The evolution of the horse, according to the best and latest research, from the eohippus of Eocene times–a small mammal no larger than the fox–to the proud and fleet creature that we prize to-day, occupied four or five millions of years. Think of that first known progenitor of the horse as never dying, but living on through the geological ages and being slowly, oh, so slowly, modified by its environment, changing its teeth, its hoofs, enlarging its body, lengthening its limbs, and so on, till it becomes the horse we know to-day.

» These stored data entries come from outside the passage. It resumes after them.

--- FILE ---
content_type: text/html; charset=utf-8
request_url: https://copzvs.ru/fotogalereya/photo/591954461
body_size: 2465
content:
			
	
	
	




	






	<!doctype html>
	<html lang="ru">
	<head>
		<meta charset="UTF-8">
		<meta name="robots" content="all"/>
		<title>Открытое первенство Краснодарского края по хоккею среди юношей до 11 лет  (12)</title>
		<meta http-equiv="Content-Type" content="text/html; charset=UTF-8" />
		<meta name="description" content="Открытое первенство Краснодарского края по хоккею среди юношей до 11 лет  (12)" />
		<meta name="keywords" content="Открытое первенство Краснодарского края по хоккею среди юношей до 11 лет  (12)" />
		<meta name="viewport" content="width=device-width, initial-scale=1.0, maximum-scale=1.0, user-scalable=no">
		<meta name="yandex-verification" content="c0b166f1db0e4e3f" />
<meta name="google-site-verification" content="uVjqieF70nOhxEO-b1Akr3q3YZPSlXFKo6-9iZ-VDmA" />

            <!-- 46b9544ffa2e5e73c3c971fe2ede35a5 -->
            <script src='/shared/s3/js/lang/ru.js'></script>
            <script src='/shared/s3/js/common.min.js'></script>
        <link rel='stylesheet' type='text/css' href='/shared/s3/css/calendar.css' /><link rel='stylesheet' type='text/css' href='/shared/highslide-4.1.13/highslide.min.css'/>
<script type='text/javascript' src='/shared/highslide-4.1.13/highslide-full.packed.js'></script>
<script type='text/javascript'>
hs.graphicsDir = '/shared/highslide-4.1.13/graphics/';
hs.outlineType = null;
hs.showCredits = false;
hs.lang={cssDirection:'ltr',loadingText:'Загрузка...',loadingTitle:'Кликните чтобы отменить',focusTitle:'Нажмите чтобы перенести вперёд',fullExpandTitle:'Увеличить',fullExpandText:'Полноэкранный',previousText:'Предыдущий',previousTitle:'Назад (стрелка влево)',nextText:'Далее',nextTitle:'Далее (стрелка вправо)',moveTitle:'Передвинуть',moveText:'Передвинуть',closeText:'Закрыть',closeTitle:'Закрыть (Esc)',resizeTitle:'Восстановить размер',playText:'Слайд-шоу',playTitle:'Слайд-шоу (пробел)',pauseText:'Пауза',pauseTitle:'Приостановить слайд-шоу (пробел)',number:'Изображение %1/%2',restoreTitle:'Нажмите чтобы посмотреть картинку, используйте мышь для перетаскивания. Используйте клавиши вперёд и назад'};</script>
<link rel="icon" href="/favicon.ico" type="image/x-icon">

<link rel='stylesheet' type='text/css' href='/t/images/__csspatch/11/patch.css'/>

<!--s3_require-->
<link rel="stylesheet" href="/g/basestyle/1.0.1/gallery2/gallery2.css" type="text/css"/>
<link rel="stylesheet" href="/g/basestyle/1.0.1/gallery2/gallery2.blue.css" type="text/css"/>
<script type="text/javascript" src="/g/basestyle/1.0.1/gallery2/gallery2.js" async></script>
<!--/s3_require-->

In accepting the theory of the animal origin of man we have got to follow man back, not only till we find him a naked savage like the Fuegians as Darwin describes them,–naked, bedaubed with paint, with matted hair and looks wild and distrustful,–but we cannot stop there, we must follow him back till he becomes a troglodyte, a cave-dweller, contending with the cave bear, the cave lion, and the hyena for the possession of this rude shelter; back still, till we find him in trees living like the anthropoid apes; then back to the earth again to some four-footed creature, probably of the marsupial kind; still the trail leads downward and ever downward, till we lose it in that maze of marine forms that swarm in the Palaeozoic seas, or until the imagination is baffled and refuses to proceed. It certainly is a hard proposition, and it puts one upon his mettle to accept it.
Should we not find equal difficulty in believing the life-history of each one of us,–the start in the germ, then the vague suggestion of fish, and frog, and reptile, in our foetal life,–were it not a matter of daily experience? Let it be granted that the race of man was born as literally out of the animal forms below him as the child is born out of these vague, prenatal animal forms in its mother’s womb. Yet the former fact so far transcends our experience, and even our power of imagination, that we can receive it only by an act of scientific faith, as our fathers received the dogmas of the Church by an act of religious faith.